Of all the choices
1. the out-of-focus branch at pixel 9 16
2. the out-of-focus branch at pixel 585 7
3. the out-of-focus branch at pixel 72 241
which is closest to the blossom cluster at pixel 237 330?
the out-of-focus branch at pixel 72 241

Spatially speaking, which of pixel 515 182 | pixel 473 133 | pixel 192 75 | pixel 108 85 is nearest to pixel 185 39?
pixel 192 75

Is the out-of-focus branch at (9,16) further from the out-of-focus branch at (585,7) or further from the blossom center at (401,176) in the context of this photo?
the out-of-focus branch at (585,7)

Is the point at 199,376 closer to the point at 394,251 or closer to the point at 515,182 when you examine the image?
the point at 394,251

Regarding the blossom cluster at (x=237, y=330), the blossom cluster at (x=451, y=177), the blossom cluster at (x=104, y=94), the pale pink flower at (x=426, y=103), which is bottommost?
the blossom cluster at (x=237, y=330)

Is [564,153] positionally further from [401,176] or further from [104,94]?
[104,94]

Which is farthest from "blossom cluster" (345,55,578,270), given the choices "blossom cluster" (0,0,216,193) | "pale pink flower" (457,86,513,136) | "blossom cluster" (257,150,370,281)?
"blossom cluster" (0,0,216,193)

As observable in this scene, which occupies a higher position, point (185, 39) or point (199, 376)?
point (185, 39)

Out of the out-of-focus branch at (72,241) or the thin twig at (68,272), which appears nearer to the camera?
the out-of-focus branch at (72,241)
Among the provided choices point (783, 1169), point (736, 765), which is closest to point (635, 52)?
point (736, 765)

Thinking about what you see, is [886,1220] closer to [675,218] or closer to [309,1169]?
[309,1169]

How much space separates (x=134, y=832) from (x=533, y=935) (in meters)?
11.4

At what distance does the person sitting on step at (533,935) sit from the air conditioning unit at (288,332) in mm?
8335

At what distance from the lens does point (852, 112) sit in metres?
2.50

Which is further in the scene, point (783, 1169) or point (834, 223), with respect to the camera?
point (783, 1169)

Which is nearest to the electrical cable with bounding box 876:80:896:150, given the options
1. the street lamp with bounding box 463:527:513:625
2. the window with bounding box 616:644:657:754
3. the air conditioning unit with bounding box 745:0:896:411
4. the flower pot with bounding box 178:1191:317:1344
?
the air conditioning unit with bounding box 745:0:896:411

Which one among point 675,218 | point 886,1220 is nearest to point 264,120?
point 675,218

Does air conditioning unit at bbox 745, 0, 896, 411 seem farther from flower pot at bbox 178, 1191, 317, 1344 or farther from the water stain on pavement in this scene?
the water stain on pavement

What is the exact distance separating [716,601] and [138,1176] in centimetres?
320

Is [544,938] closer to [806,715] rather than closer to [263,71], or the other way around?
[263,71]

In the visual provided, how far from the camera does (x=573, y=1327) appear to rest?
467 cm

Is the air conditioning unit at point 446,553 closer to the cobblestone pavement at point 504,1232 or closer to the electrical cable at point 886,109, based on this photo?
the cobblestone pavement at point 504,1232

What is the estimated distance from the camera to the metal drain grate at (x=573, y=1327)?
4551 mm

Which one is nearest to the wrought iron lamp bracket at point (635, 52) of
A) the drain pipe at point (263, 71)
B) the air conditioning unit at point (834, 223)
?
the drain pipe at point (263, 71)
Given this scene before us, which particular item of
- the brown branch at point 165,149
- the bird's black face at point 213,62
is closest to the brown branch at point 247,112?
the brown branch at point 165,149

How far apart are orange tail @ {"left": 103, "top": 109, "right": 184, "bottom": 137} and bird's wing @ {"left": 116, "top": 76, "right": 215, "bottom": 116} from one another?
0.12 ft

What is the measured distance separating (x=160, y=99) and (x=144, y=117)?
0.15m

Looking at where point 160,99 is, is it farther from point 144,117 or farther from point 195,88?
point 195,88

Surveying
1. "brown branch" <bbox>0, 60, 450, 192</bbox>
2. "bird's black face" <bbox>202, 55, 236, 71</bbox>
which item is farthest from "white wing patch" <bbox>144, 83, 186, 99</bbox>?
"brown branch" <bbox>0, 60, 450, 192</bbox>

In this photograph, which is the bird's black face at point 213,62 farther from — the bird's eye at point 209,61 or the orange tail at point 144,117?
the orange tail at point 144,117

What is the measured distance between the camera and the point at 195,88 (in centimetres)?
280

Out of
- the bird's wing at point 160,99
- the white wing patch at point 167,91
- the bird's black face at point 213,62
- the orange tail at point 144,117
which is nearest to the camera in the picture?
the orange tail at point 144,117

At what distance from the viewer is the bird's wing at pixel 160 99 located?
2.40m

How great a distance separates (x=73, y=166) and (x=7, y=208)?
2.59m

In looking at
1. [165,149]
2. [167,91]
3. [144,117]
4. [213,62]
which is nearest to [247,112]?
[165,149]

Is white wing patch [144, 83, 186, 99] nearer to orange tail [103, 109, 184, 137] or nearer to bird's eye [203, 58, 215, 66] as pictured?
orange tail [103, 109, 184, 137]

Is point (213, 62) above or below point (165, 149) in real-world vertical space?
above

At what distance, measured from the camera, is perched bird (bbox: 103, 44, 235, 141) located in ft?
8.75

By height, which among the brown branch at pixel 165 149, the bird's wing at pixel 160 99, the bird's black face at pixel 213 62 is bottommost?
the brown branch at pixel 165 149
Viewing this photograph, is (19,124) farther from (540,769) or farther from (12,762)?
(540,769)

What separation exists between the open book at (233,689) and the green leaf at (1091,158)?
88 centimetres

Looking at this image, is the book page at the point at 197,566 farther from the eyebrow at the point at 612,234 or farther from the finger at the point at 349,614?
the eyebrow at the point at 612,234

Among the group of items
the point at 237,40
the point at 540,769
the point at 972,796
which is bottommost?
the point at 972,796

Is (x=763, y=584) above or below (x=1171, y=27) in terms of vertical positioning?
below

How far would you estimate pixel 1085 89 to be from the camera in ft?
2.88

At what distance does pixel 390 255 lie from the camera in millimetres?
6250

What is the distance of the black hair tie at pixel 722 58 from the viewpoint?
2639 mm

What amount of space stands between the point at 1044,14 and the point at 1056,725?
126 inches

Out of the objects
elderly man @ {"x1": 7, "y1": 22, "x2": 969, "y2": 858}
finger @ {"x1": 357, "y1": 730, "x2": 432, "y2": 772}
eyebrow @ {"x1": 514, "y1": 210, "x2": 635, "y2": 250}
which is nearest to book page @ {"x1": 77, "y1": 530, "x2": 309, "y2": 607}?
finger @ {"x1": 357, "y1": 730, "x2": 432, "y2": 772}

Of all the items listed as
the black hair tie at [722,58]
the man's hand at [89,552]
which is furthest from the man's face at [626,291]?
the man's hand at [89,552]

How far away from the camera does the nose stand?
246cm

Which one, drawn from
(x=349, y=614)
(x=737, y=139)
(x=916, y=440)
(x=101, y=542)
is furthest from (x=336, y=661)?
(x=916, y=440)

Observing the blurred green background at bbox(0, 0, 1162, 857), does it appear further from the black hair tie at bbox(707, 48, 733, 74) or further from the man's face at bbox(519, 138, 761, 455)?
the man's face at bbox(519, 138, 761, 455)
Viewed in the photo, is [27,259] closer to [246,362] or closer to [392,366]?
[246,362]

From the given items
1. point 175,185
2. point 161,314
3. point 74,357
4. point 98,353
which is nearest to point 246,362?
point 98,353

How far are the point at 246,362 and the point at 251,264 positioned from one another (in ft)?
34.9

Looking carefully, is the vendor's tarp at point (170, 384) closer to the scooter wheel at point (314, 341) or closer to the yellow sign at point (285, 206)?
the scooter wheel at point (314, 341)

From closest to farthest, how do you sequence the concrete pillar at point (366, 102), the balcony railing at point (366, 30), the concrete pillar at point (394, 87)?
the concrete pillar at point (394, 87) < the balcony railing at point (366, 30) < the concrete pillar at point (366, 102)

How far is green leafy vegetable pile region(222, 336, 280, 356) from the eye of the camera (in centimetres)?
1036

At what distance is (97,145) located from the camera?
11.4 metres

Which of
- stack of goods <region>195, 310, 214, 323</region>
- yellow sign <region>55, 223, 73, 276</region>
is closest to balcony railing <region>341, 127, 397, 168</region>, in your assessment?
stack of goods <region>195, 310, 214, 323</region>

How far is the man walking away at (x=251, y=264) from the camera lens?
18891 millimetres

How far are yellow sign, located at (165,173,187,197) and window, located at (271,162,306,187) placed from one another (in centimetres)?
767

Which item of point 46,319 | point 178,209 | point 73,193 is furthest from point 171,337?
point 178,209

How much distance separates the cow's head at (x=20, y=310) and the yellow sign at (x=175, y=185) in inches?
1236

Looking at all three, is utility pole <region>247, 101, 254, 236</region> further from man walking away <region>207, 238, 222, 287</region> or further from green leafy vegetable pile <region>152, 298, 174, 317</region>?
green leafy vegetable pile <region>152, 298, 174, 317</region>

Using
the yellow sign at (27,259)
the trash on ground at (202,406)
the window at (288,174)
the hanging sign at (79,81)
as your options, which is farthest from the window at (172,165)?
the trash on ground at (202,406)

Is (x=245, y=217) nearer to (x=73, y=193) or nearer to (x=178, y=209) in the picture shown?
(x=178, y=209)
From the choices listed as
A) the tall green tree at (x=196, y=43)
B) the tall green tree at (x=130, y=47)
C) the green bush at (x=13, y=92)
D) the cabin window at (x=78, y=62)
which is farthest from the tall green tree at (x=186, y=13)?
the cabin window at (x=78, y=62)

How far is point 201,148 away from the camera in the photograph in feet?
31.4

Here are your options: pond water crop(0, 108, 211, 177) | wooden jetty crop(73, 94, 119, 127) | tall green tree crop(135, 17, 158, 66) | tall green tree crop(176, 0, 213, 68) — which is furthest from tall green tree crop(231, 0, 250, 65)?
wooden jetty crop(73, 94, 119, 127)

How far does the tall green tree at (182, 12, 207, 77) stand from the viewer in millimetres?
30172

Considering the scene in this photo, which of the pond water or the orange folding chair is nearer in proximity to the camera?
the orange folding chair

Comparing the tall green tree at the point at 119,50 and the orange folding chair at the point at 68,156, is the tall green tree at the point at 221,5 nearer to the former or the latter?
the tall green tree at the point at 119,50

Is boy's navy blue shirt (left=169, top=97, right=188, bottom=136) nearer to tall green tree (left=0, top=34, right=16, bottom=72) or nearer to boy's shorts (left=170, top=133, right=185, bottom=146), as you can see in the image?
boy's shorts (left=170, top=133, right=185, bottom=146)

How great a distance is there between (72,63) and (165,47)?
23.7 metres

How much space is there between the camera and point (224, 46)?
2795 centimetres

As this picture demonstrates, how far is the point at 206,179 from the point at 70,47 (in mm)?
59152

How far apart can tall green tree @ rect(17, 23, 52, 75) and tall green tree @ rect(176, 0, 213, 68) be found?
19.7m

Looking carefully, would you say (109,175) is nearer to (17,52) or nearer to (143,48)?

* **What you will do**: Give back exactly the lines that run from the line with "How far is point" through the close of the material, counting both ends, and nothing more.

* **Exercise output**:
How far is point 201,148 away from the camera in the photograph in feet?
31.4

Here are your options: pond water crop(0, 108, 211, 177) | wooden jetty crop(73, 94, 119, 127) | tall green tree crop(135, 17, 158, 66) | tall green tree crop(176, 0, 213, 68) — which is furthest from tall green tree crop(231, 0, 250, 65)?
wooden jetty crop(73, 94, 119, 127)

How far does the tall green tree at (182, 12, 207, 77) stand from the viewer in millimetres?
30172

Considering the scene in this photo, which of the pond water or the orange folding chair is nearer in proximity to the camera?
the orange folding chair

Comparing the tall green tree at the point at 119,50 and the orange folding chair at the point at 68,156, is the tall green tree at the point at 221,5 nearer to the former or the latter?
the tall green tree at the point at 119,50

Is boy's navy blue shirt (left=169, top=97, right=188, bottom=136) nearer to tall green tree (left=0, top=34, right=16, bottom=72) or nearer to boy's shorts (left=170, top=133, right=185, bottom=146), as you can see in the image?
boy's shorts (left=170, top=133, right=185, bottom=146)

How great a distance is there between (72,63) and (165,47)?
23.7 metres

How much space is there between the camera and point (224, 46)?
2795 centimetres

As this picture demonstrates, how far is the point at 206,179 from the point at 70,47 (in mm)?
59152

How far apart can tall green tree @ rect(17, 23, 52, 75) and tall green tree @ rect(176, 0, 213, 68) be found?
19.7m

Looking carefully, would you say (109,175) is nearer to (17,52) or nearer to (143,48)?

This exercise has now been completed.